TEXTAUSZUG →
--*--
Nun stellte der Regisseur fest, dass die Erinnerung daran aus dem kollektiven Bewusstsein zu verschwinden droht: Er fand nur einen einzigen Dokumentarfilm darüber. Die Generation der 20-Jährigen, zu der auch seine Hauptdarsteller gehören, wusste nichts mehr über Rostock-Lichtenhagen. Und nach 1992 erschienen kaum Publikationen, die sich mit den Ereignissen auseinandersetzen.

Burhan Qurbani, in Deutschland geborener Sohn afghanischer Eltern, war 1992 elf Jahre alt. Die Fernsehbilder der Ausschreitungen verstörten ihn tief, erzählt er im Filmgespräch mit der Medienwissenschaftlerin Jeannette Eggert. Denn sie machten ihm zum ersten Mal bewusst, dass er in Deutschland fremd ist. Der Begriff Heimat, sagte er, wurde doppelbödig. Und: Wenn es eine rote Linie gibt in seiner Arbeit, dann ist es vor allem die Suche nach Identität und Heimat.
--*--
BEREITGESTELLTE DATENSÄTZE →
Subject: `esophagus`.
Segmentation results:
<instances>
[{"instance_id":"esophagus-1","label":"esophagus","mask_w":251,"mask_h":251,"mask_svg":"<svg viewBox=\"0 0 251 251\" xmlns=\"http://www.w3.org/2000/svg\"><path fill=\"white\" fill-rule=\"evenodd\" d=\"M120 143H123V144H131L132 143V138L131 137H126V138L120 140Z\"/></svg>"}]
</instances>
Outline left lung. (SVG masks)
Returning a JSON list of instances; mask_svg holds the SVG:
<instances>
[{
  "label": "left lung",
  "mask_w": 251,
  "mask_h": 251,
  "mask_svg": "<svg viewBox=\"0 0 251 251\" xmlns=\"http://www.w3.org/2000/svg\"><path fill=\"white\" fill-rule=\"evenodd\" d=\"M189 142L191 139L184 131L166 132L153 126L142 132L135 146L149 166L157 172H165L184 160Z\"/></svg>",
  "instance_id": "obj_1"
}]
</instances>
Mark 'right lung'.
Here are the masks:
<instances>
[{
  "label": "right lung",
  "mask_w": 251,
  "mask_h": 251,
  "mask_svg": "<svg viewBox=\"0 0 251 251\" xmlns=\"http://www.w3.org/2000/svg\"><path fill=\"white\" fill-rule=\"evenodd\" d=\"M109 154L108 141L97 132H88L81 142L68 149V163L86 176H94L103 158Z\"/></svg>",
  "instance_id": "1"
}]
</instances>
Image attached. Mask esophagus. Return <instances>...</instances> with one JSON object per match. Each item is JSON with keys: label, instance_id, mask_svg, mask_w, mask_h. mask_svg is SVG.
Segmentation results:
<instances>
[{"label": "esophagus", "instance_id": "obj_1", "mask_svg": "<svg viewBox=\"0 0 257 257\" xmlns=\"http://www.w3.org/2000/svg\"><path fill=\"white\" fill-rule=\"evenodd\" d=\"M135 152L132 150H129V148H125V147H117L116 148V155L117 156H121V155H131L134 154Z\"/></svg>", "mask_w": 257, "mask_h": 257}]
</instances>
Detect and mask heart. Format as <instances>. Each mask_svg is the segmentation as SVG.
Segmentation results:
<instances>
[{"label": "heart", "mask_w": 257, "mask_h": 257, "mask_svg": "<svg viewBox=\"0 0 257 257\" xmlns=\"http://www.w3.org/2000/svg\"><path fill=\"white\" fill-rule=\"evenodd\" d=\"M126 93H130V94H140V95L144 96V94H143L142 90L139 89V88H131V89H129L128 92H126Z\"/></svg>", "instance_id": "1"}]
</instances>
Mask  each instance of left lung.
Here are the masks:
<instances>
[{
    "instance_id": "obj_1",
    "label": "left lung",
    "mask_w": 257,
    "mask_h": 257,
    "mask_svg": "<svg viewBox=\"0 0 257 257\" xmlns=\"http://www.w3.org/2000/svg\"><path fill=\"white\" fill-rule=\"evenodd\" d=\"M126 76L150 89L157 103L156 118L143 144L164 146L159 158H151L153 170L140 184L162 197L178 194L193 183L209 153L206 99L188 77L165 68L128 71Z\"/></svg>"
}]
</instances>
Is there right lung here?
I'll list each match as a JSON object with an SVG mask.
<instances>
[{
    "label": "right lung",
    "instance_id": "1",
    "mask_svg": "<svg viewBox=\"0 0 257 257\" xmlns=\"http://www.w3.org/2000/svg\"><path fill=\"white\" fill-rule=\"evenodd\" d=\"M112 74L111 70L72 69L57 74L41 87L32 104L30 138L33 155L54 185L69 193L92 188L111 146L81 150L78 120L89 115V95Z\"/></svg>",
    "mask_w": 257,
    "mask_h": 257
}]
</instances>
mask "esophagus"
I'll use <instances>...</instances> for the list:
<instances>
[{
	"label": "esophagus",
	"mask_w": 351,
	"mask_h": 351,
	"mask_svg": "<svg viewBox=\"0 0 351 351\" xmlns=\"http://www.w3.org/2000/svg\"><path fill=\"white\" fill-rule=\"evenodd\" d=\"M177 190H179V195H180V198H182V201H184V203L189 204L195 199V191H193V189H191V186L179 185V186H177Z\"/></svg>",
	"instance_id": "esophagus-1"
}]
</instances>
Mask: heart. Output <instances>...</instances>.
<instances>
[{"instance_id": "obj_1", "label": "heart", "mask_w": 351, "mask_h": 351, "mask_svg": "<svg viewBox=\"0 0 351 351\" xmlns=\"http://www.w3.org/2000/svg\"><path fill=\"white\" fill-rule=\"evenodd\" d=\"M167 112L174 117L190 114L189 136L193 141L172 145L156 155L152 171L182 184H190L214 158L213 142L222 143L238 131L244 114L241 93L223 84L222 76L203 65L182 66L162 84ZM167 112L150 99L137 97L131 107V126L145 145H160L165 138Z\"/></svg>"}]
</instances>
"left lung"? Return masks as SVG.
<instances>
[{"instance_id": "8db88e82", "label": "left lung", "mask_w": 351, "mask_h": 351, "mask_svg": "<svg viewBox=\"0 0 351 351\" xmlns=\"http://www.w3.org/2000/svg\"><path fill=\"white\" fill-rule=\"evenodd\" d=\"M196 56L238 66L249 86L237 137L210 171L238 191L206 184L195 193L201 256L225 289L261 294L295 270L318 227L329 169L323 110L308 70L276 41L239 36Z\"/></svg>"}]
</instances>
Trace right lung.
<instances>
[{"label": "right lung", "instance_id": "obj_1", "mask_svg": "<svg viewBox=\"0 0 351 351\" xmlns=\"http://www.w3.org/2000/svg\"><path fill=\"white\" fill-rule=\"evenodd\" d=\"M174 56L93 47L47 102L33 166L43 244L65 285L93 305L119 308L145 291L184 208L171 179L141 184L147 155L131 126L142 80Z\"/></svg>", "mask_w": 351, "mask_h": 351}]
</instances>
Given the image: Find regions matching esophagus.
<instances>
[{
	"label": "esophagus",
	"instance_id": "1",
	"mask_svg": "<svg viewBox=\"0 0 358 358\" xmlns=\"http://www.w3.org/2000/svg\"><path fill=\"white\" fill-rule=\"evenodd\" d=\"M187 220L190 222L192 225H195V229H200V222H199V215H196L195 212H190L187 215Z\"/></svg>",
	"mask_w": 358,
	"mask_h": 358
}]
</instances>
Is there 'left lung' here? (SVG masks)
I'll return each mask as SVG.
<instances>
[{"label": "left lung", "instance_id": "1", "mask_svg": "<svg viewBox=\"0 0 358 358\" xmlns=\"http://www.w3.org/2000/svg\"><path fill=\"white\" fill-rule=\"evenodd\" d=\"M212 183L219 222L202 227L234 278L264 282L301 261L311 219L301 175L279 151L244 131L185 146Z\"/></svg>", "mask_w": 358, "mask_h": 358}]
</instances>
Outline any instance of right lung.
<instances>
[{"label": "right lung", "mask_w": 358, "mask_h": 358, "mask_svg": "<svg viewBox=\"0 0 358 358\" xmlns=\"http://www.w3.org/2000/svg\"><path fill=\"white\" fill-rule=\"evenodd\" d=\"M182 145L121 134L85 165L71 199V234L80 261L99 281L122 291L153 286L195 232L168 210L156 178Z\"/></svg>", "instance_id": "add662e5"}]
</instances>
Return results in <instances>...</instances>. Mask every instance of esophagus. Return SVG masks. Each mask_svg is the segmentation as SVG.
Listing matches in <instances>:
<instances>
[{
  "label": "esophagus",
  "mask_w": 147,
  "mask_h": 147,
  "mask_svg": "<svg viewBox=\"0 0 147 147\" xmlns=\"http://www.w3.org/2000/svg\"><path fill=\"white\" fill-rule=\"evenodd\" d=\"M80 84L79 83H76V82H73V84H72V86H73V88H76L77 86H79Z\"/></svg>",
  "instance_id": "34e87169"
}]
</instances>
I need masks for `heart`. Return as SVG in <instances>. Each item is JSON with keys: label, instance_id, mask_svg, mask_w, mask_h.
--*--
SCHRIFTLICHE AUFGABE 1 →
Beantworten Sie anhand des Textauszugs:
(a) Wie viele Dokumentarfilme über die Ereignisse fand der Regisseur?
(b) Wie alt war Burhan Qurbani im Jahr 1992?
(c) Mit wem führte er das Filmgespräch?
SCHRIFTLICHE AUFGABE 2 →
Schreiben Sie aus dem Textauszug die Passage ab, die bei „Nun stellte der“ beginnt und bei „den Ereignissen auseinandersetzen.“ endet.
Stützen Sie sich ausschließlich auf den Textauszug.

FERTIGE ANTWORT 1 →
(a) Nur einen einzigen.
(b) Elf Jahre.
(c) Mit der Medienwissenschaftlerin Jeannette Eggert.

FERTIGE ANTWORT 2 →
Nun stellte der Regisseur fest, dass die Erinnerung daran aus dem kollektiven Bewusstsein zu verschwinden droht: Er fand nur einen einzigen Dokumentarfilm darüber. Die Generation der 20-Jährigen, zu der auch seine Hauptdarsteller gehören, wusste nichts mehr über Rostock-Lichtenhagen. Und nach 1992 erschienen kaum Publikationen, die sich mit den Ereignissen auseinandersetzen.